U of M infectious disease expert: Next 6 to 12 weeks could prove to be difficult in state's battle with COVID-19 | KSTP.com

U of M infectious disease expert: Next 6 to 12 weeks could prove to be difficult in state's battle with COVID-19

Associated Press
Updated: October 16, 2020 10:19 PM
Created: October 16, 2020 09:57 PM

The United States is on track to break its daily COVID-19 infection record for the third time, according to The COVID Tracking Project.

At least 38 states are seeing infection rates rise, including Minnesota and Wisconsin. Both reported record numbers Friday.

Minnesota saw the highest number of new cases in a single day ever, with nearly 2,300.

Record-high 2,297 new COVID-19 cases reported in Minnesota

The Minnesota Department of Health is taking even a more serious tone on the pandemic.

"I'm very saddened and frankly deeply worried about today's numbers," said MDH Commissioner Jan Malcolm, on the state-wide call Friday.

The testing positivity rate is at about 5.3%. That number is up from 5% the week before.
______________________________
Task list
A. According to the news report, what was the testing positivity rate?
B. Please copy word for word the part of the news report that opens with the words containing "Minnesota saw the" and closes with "the week before.".

Collected data lines:
______________________________
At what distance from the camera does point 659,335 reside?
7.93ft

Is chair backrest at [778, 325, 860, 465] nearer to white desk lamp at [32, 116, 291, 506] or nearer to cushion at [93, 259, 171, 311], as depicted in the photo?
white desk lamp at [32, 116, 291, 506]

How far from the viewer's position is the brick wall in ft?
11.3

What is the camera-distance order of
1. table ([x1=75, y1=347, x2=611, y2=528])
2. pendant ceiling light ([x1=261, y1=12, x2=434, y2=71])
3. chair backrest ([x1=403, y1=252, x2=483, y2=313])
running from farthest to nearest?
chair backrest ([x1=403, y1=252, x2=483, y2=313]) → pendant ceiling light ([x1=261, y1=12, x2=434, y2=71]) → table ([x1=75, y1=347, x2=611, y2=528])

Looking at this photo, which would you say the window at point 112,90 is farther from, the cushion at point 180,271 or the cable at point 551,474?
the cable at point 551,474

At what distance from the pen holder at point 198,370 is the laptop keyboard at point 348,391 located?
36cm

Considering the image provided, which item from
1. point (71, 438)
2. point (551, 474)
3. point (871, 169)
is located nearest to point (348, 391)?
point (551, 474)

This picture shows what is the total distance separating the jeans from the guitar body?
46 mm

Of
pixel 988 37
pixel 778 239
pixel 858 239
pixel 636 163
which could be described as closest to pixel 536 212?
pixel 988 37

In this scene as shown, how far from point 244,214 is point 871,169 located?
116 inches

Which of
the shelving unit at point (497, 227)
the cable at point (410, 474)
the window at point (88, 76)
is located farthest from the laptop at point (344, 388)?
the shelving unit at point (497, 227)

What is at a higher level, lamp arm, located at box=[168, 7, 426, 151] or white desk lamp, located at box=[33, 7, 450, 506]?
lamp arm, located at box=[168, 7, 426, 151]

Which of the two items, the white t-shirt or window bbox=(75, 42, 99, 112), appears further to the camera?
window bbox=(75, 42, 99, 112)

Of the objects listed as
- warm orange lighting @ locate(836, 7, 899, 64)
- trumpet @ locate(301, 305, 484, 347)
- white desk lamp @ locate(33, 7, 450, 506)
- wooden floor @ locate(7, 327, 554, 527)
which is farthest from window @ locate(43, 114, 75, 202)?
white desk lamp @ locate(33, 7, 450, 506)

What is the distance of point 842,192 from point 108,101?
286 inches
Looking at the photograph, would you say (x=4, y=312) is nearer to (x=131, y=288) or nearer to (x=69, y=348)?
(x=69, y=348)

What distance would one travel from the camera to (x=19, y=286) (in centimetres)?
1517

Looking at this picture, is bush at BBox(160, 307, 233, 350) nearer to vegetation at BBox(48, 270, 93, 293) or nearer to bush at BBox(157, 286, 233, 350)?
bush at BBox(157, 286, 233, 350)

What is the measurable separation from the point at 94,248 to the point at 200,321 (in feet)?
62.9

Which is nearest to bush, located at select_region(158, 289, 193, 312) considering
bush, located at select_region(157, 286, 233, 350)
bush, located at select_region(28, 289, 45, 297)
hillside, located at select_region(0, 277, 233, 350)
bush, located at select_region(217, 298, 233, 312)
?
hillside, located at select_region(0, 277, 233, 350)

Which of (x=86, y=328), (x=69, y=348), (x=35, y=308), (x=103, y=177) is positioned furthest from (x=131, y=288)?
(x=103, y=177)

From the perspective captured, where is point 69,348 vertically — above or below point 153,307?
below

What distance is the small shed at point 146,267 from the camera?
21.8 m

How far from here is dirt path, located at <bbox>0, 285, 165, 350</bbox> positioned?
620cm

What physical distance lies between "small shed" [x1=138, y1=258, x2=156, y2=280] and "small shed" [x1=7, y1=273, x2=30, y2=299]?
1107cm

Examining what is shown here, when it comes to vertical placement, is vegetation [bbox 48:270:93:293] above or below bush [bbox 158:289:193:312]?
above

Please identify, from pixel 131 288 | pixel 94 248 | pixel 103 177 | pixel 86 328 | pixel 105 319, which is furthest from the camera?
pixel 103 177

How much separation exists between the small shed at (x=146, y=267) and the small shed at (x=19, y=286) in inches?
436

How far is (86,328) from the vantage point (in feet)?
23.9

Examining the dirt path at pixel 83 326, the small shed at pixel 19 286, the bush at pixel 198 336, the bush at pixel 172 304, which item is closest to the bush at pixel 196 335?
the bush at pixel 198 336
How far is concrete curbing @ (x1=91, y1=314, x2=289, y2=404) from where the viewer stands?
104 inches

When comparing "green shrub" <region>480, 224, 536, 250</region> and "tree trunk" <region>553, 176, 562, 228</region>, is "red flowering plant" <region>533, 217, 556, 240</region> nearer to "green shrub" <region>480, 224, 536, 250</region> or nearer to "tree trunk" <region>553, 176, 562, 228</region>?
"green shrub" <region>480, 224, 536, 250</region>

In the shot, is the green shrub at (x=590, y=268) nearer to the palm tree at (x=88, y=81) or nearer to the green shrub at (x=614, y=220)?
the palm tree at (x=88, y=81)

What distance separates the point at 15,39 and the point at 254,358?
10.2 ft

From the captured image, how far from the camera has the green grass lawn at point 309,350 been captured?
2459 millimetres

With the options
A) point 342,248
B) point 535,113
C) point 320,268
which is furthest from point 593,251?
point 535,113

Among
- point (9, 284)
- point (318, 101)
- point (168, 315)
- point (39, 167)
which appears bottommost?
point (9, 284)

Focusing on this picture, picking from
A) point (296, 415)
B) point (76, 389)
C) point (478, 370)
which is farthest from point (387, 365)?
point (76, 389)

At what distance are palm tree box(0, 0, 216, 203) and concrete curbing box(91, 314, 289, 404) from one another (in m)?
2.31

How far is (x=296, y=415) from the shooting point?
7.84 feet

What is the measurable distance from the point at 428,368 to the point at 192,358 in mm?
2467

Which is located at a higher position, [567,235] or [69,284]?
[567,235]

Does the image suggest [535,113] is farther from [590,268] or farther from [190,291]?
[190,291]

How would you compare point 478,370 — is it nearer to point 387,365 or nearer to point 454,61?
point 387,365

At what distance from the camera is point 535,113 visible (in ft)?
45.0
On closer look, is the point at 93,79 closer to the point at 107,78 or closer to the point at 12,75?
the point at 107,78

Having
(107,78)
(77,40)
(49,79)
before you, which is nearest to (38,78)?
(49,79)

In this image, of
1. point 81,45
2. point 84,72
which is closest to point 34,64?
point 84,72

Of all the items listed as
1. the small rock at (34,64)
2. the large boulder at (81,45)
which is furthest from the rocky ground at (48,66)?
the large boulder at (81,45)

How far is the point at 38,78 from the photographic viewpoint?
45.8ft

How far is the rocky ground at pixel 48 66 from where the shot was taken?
______________________________
Outputs by task
A. About 5.3%.

B.
Minnesota saw the highest number of new cases in a single day ever, with nearly 2,300.

Record-high 2,297 new COVID-19 cases reported in Minnesota

The Minnesota Department of Health is taking even a more serious tone on the pandemic.

"I'm very saddened and frankly deeply worried about today's numbers," said MDH Commissioner Jan Malcolm, on the state-wide call Friday.

The testing positivity rate is at about 5.3%. That number is up from 5% the week before.